Getting regular health checks
Regular health checks help ensure your child's health and development is on track. Information on the recommended health checks and how they can affect affect income support payments.
Child health record book
In NSW, the free personal health record book you get when your child is born is known as the blue book. It’s also available online in English and 18 other languages.
This is your child’s main health record from when they are born until they start school. You should take the blue book with you to any health checks or medical appointments.
It’s important for your child to attend regular health checks with your doctor or a child and family health nurse.
After your child turns 1 year old, their health and development is usually checked at:
- 18 months
- 2 years
- 3 years
- 4 years.
It's important to see your local doctor or child and family health centre if your child is sick, injured, or if you have any concerns about their wellbeing.
You can also call healthdirect on 1800 022 222 for 24-hour non-urgent health advice from registered nurses.
If you're getting an income support payment
Your child will need to have a healthy start for school health check if:
- they are turning 4
- you or your partner get the Family Tax Benefit Part A as well as an income support payment.
If this applies to your situation, you'll have to:
- take your child for their usual health check between the ages of 3 and 4
- let Centrelink know that the health check has been completed before your child turns 5.

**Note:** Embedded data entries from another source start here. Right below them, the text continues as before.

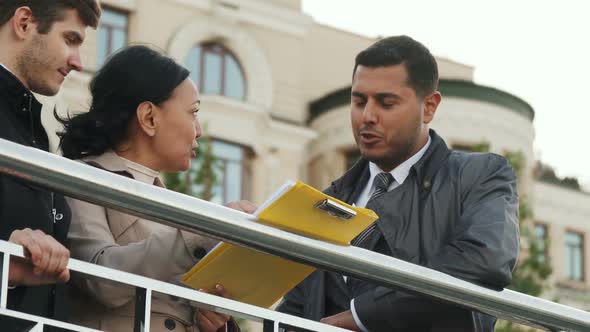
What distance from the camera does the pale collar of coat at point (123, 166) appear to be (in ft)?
13.7

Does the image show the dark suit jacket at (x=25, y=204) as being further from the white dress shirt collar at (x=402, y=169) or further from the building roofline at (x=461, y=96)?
the building roofline at (x=461, y=96)

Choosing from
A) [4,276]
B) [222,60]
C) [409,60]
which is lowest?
[222,60]

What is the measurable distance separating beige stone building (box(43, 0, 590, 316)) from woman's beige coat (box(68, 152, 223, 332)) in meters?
18.5

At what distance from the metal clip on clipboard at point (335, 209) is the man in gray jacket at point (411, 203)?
1.52 ft

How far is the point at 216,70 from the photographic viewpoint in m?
25.0

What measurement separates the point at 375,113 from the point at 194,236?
109cm

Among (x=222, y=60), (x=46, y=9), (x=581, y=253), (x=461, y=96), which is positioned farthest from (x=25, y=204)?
(x=581, y=253)

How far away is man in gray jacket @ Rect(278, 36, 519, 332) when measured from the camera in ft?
13.6

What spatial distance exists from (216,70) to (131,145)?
68.3 feet

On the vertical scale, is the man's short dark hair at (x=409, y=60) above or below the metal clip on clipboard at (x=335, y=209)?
above

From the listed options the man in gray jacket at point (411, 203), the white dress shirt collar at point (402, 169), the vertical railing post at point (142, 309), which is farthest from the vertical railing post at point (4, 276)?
the white dress shirt collar at point (402, 169)

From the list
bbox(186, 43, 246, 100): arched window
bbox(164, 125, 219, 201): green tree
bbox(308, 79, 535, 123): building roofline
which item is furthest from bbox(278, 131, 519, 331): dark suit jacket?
bbox(308, 79, 535, 123): building roofline

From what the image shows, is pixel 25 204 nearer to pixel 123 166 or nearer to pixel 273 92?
pixel 123 166

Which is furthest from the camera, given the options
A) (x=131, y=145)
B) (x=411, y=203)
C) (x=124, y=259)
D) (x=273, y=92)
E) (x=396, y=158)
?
(x=273, y=92)
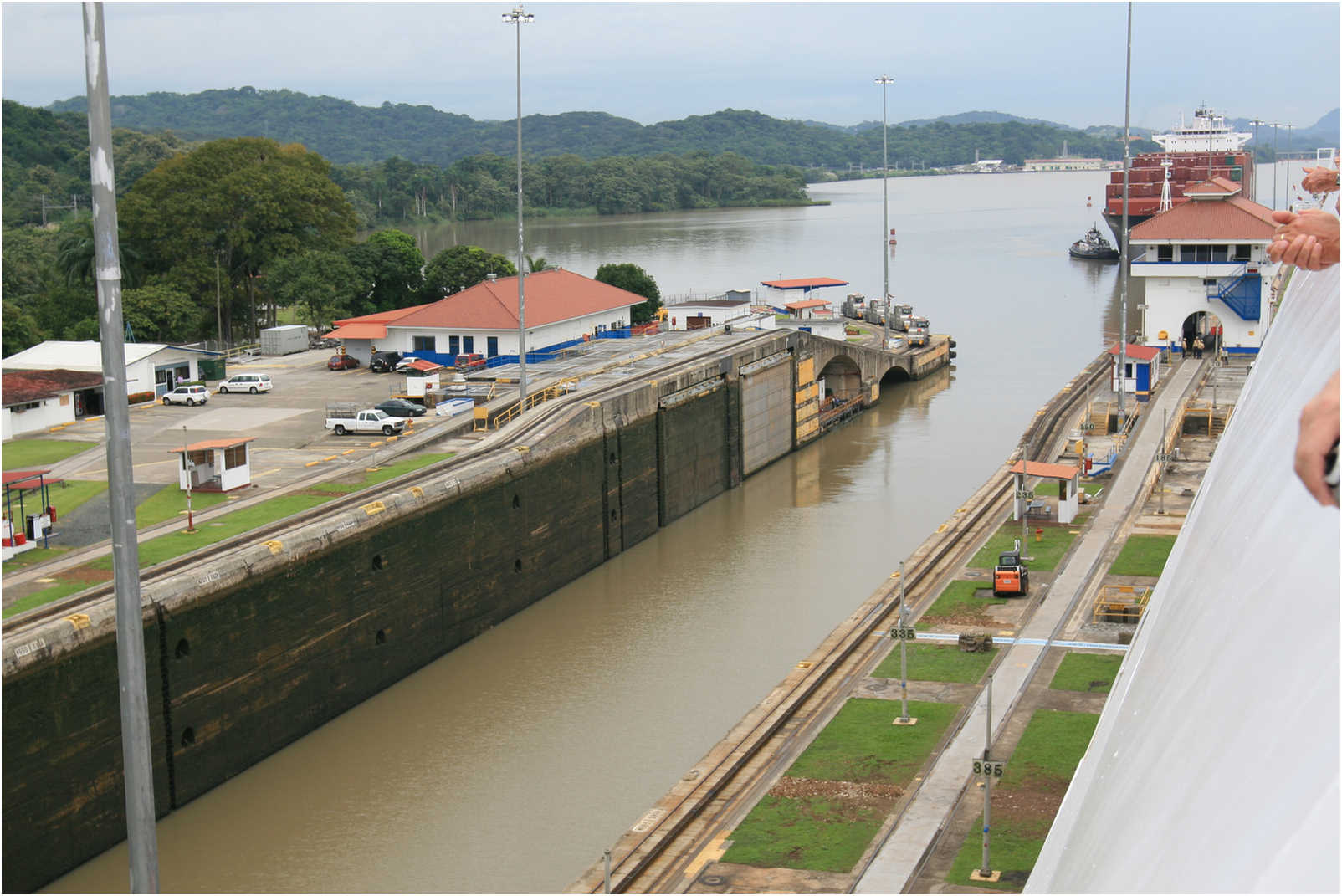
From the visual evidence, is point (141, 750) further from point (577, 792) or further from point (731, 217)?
point (731, 217)

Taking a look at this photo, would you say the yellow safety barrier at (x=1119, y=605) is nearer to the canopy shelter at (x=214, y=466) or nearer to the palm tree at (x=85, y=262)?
the canopy shelter at (x=214, y=466)

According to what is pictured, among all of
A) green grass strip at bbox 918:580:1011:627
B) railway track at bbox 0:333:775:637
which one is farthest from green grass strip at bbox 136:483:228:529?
green grass strip at bbox 918:580:1011:627

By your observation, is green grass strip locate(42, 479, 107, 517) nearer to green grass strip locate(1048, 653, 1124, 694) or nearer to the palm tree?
green grass strip locate(1048, 653, 1124, 694)

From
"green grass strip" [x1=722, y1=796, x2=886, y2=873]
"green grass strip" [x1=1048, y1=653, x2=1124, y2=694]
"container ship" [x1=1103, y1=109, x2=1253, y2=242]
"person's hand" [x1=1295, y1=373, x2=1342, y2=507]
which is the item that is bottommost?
"green grass strip" [x1=722, y1=796, x2=886, y2=873]

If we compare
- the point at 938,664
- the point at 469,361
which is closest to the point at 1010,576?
the point at 938,664

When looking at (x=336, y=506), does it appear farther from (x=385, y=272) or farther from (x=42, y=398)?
(x=385, y=272)

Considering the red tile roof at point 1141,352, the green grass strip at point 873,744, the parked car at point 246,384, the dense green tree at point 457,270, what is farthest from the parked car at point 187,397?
the red tile roof at point 1141,352
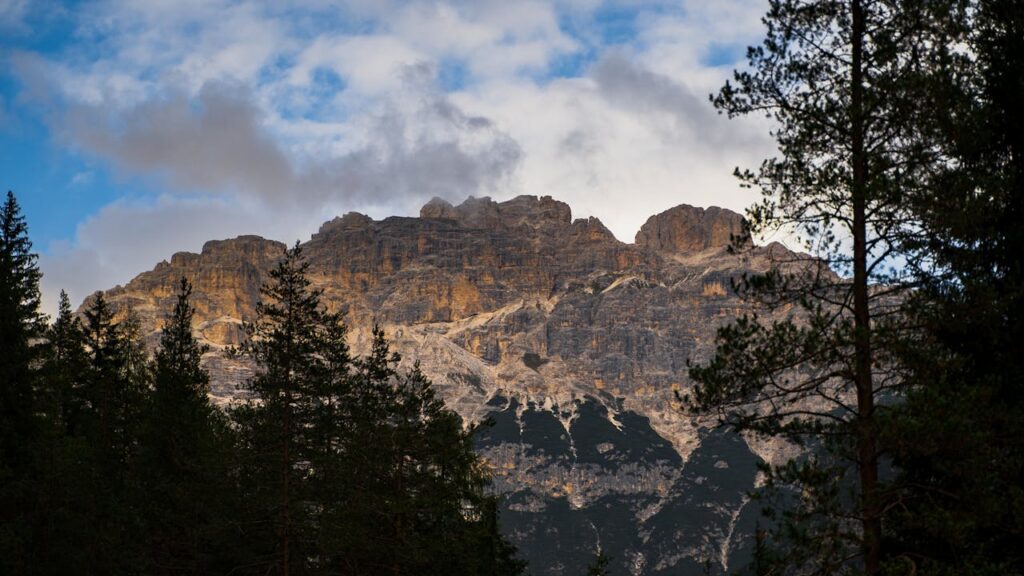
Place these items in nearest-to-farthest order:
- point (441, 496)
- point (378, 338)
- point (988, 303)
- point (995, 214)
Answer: point (988, 303) < point (995, 214) < point (441, 496) < point (378, 338)

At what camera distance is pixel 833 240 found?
16078 mm

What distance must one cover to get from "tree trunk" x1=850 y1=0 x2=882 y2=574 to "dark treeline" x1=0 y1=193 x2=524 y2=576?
19.7 metres

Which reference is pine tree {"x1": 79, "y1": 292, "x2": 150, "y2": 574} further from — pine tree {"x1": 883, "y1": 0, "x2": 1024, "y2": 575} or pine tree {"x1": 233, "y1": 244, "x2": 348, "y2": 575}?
pine tree {"x1": 883, "y1": 0, "x2": 1024, "y2": 575}

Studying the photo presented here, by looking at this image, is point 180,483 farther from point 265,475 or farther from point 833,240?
point 833,240

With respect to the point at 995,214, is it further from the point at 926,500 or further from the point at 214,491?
the point at 214,491

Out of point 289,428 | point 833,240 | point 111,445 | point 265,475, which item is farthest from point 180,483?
point 833,240

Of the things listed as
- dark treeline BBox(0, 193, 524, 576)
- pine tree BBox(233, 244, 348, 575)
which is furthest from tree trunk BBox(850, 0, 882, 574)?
pine tree BBox(233, 244, 348, 575)

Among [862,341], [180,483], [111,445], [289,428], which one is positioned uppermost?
[862,341]

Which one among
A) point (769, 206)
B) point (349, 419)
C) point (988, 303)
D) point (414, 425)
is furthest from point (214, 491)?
point (988, 303)

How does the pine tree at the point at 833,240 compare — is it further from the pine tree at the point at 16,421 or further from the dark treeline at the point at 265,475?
the pine tree at the point at 16,421

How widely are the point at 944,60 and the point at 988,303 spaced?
394 centimetres

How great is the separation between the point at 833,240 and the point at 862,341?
2.14 meters

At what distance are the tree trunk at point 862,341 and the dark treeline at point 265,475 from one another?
19.7m

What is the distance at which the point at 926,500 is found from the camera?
15062 mm
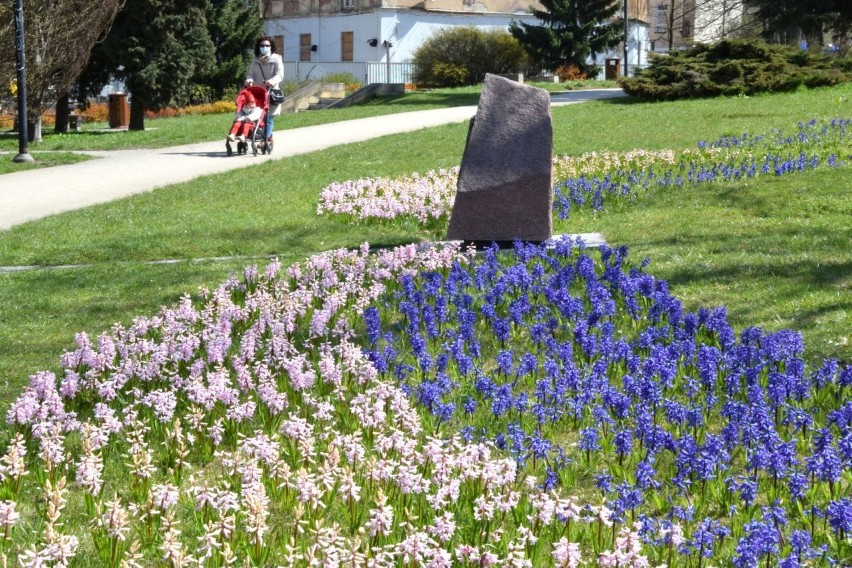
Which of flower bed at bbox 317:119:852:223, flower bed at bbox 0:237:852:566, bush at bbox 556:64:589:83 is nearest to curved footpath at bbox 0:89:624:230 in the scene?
flower bed at bbox 317:119:852:223

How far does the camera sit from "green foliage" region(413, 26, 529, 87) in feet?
150

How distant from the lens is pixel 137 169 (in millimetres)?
17500

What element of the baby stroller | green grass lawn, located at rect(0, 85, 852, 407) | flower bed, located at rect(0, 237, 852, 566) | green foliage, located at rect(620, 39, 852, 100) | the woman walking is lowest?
flower bed, located at rect(0, 237, 852, 566)

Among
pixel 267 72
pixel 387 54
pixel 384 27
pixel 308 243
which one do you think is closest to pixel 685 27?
pixel 384 27

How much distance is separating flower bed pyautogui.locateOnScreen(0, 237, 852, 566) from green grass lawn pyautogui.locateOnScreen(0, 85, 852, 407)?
68 centimetres

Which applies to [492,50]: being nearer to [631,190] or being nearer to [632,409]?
[631,190]

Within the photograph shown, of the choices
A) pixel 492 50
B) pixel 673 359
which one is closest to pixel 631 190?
pixel 673 359

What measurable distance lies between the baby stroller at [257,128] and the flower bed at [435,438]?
1021cm

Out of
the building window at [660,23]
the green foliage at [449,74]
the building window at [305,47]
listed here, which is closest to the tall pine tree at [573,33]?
the green foliage at [449,74]

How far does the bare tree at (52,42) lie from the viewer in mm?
19641

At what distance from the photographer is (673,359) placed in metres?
6.16

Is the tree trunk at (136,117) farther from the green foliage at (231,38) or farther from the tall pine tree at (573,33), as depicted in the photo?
the tall pine tree at (573,33)

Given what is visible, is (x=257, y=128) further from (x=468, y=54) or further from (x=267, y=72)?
(x=468, y=54)

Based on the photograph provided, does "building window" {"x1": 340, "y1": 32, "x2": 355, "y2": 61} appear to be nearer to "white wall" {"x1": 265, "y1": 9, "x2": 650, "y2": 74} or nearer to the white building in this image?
the white building
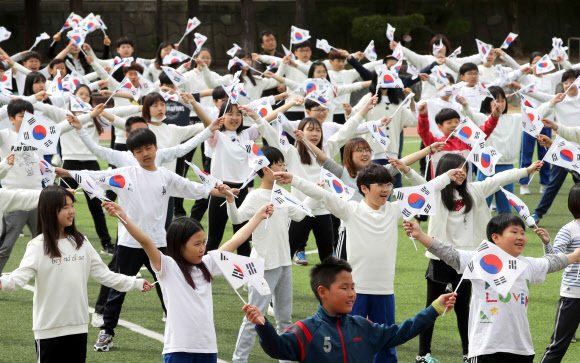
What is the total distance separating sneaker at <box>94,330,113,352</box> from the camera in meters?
7.55

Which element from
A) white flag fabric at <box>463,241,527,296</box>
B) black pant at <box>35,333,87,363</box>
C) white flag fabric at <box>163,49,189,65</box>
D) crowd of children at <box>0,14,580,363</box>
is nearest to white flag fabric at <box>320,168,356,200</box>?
crowd of children at <box>0,14,580,363</box>

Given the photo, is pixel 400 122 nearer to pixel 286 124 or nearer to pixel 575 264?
pixel 286 124

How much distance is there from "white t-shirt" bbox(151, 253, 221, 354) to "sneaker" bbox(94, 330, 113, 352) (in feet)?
6.42

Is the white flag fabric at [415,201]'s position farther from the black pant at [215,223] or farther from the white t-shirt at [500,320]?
the black pant at [215,223]

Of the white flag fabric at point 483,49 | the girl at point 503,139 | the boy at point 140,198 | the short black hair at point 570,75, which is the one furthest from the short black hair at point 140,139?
the white flag fabric at point 483,49

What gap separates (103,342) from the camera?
7555 millimetres

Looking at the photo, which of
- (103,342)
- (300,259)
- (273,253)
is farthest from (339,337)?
(300,259)

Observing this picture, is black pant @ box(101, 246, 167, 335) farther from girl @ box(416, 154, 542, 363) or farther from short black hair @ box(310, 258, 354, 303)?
short black hair @ box(310, 258, 354, 303)

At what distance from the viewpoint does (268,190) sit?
7578mm

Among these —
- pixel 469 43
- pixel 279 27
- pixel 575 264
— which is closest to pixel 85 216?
pixel 575 264

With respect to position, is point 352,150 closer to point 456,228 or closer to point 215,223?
point 456,228

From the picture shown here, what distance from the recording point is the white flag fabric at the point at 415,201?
6.59 m

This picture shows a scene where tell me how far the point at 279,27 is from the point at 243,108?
23859 millimetres

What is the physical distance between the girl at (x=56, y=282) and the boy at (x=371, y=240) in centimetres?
150
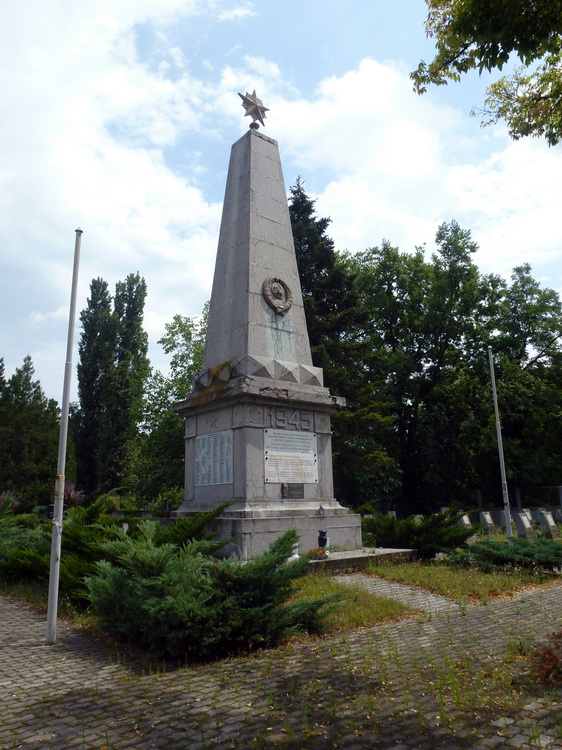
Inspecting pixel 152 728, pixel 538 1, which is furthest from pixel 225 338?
pixel 152 728

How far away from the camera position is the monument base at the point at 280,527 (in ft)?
31.8

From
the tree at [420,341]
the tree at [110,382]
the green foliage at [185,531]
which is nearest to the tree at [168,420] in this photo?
the tree at [110,382]

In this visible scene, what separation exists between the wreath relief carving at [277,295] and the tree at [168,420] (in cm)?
1470

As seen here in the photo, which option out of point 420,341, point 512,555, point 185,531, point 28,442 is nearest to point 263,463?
point 185,531

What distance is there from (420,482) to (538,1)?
85.5ft

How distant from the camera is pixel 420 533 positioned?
1184 centimetres

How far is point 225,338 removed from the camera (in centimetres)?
1209

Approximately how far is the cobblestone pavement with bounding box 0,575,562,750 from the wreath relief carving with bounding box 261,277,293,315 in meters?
7.20

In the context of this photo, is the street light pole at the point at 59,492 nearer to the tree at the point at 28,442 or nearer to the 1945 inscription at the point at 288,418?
the 1945 inscription at the point at 288,418

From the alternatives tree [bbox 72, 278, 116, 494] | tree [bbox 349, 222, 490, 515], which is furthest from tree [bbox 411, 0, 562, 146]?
tree [bbox 72, 278, 116, 494]

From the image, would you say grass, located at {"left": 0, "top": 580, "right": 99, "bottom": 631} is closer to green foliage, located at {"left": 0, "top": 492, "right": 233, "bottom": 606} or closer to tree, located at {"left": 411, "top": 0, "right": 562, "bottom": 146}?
green foliage, located at {"left": 0, "top": 492, "right": 233, "bottom": 606}

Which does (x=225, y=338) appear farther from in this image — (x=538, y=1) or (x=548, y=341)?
(x=548, y=341)

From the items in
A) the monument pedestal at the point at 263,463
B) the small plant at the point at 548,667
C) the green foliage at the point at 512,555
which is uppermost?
the monument pedestal at the point at 263,463

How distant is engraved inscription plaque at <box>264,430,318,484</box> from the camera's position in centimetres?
1077
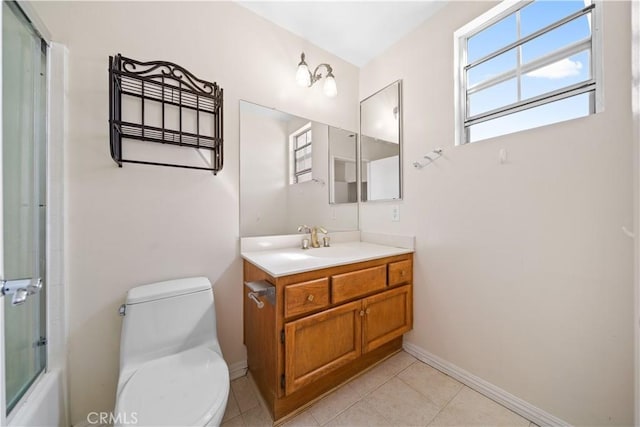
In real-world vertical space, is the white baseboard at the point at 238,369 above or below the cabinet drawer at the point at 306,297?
below

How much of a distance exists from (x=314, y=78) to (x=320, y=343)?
1941 millimetres

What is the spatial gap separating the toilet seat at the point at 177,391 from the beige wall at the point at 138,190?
0.39m

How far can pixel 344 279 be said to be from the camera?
138 centimetres

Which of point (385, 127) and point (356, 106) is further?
point (356, 106)

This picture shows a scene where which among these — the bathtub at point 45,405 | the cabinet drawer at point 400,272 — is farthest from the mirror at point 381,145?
the bathtub at point 45,405

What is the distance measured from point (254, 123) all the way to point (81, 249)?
1226mm

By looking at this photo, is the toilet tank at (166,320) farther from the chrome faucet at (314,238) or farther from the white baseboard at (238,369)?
the chrome faucet at (314,238)

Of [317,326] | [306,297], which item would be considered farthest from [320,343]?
[306,297]

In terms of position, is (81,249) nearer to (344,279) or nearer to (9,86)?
(9,86)

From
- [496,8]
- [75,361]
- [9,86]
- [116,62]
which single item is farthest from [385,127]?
[75,361]

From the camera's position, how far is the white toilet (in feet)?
2.82

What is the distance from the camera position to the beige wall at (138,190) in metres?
1.18

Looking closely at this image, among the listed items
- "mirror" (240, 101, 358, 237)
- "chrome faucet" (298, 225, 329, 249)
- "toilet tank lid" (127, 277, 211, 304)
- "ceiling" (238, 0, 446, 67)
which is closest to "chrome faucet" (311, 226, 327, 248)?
"chrome faucet" (298, 225, 329, 249)

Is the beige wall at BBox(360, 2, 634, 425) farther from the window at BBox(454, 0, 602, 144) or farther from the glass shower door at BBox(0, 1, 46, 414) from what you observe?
the glass shower door at BBox(0, 1, 46, 414)
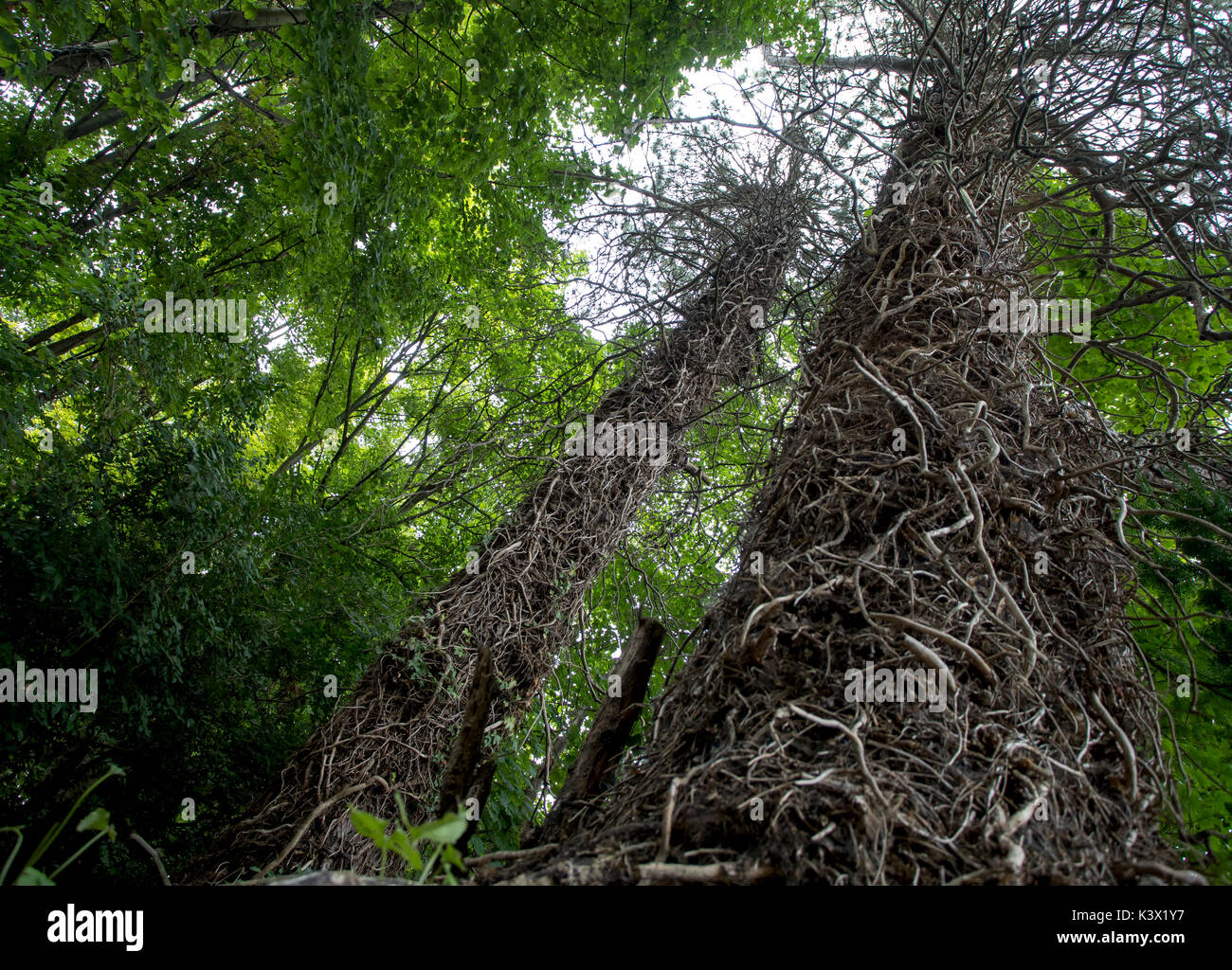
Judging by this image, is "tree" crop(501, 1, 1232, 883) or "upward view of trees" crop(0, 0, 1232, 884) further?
"upward view of trees" crop(0, 0, 1232, 884)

If you do not, your Family Tax Benefit Part A payment may be affected.
The Statewide Eyesight Preschooler Screening program offers free vision tests to all children aged 4.
Testing is usually done through preschools and child care centres.
You can also book a test through your local StEPS coordinator.
Child and family health centres
Child and family health centres offer parents and carers in NSW free access to:
- health, development and wellbeing checks for their child
- support, education and information on all topics related to parenting.
Building Strong Foundations
The Building Strong Foundations service is for Aboriginal children, families and communities. It's provided by teams of Aboriginal health workers and child and family health nurses to:
- provide culturally safe child and family health services
- support the health, growth and development of Aboriginal children from birth to school entry age.